[YOUR OBJECTIVE]
In the holiday-season post below, what reason did the Indian government give when it asked the court to review the law against homosexuality?

[TEXT TO READ]
===============
Yuletide scenes are all around us despite the scarily warm
solstice in New York. Bells are ringing, malls are crowding, and in some
quarters Christmas caroling can be heard.
The US media is agog with serious problems such as whether Santa Claus was
white and the even more troubling problem that Jesus might not be a blue eyed
blonde man. In India a benighted Supreme
Court upheld a British colonial law against homosexuality. In the Emirates of Russia, Putin the Vlad may
need to rethink his anti LGBT laws since Billy Jean King and other openly gay
athletes will represent the US in the Winter Olympics.
But there is reason for hope; under protests, the Indian government
has asked the court to review the law because it "violated the principle
of equality". India’s brilliant
mythologist Devdutt Puttnaik upset a lot of Hindus by declaring that homophobia
is not a part of India’s religious heritage. http://devdutt.com/blog/hindu-not-homophobic.html.
And there are good tidings from Moscow: Nadia
and Masha, the two jailed members of the Russian feminist punk group have been
released. It seems this is a good day to
write ‘a punk prayer’ for a New Year that will have the 100 year anniversary of
the First World War. So this Christmas season when the birth of a divine child
is being celebrated, this lover of Kali invokes ‘the Mother of God’ in her dark
incarnation as the Black Madonna of Europe.
===============
[DATA EXTRACT]
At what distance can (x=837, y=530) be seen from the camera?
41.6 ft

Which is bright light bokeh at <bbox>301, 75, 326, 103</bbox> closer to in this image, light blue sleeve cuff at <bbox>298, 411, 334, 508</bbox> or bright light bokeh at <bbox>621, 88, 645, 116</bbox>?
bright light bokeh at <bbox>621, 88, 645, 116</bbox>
===============
[ANSWER TO THIS TASK]
It said the law "violated the principle of equality."